_Directions_
1/ Answer these questions about the durable timers issue:
(a) Under which license is the repository released?
(b) In which language is the orchestration being written?
(c) What maximum number of days for time-based delays does the error message give for the Azure Storage provider?
2/ Write out the stretch of the durable timers issue from "Open drub0y opened" through "delays (Parameter 'fireAt')", keeping its wording unchanged.

Azure / azure-functions-durable-extension

Durable Task Framework extension for Azure Functions
MIT License
711 stars 263 forks source link

Out of proc still limited to < 7d for timers #1910

Open drub0y opened 2 years ago

drub0y commented 2 years ago

We're working on a TypeScript (hence node) based durable orchestration where we expected to be able to call createTimer with dates greater than 7d out. We've been doing this ever since #1390 was completed in C# so we just expected it to work, but we run into the following stack trace:

Function 'myFunction (Orchestrator)' failed with an error. Reason: System.ArgumentException: The Azure Storage provider supports a maximum of 6 days for time-based delays (Parameter 'fireAt')

_Recorded data_
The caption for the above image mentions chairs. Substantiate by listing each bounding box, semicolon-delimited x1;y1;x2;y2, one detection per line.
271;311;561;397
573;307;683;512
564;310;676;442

_Final answers_
1/
(a) The MIT License.
(b) TypeScript.
(c) 6 days.

2/
Open drub0y opened 2 years ago

drub0y commented 2 years ago

We're working on a TypeScript (hence node) based durable orchestration where we expected to be able to call createTimer with dates greater than 7d out. We've been doing this ever since #1390 was completed in C# so we just expected it to work, but we run into the following stack trace:

Function 'myFunction (Orchestrator)' failed with an error. Reason: System.ArgumentException: The Azure Storage provider supports a maximum of 6 days for time-based delays (Parameter 'fireAt')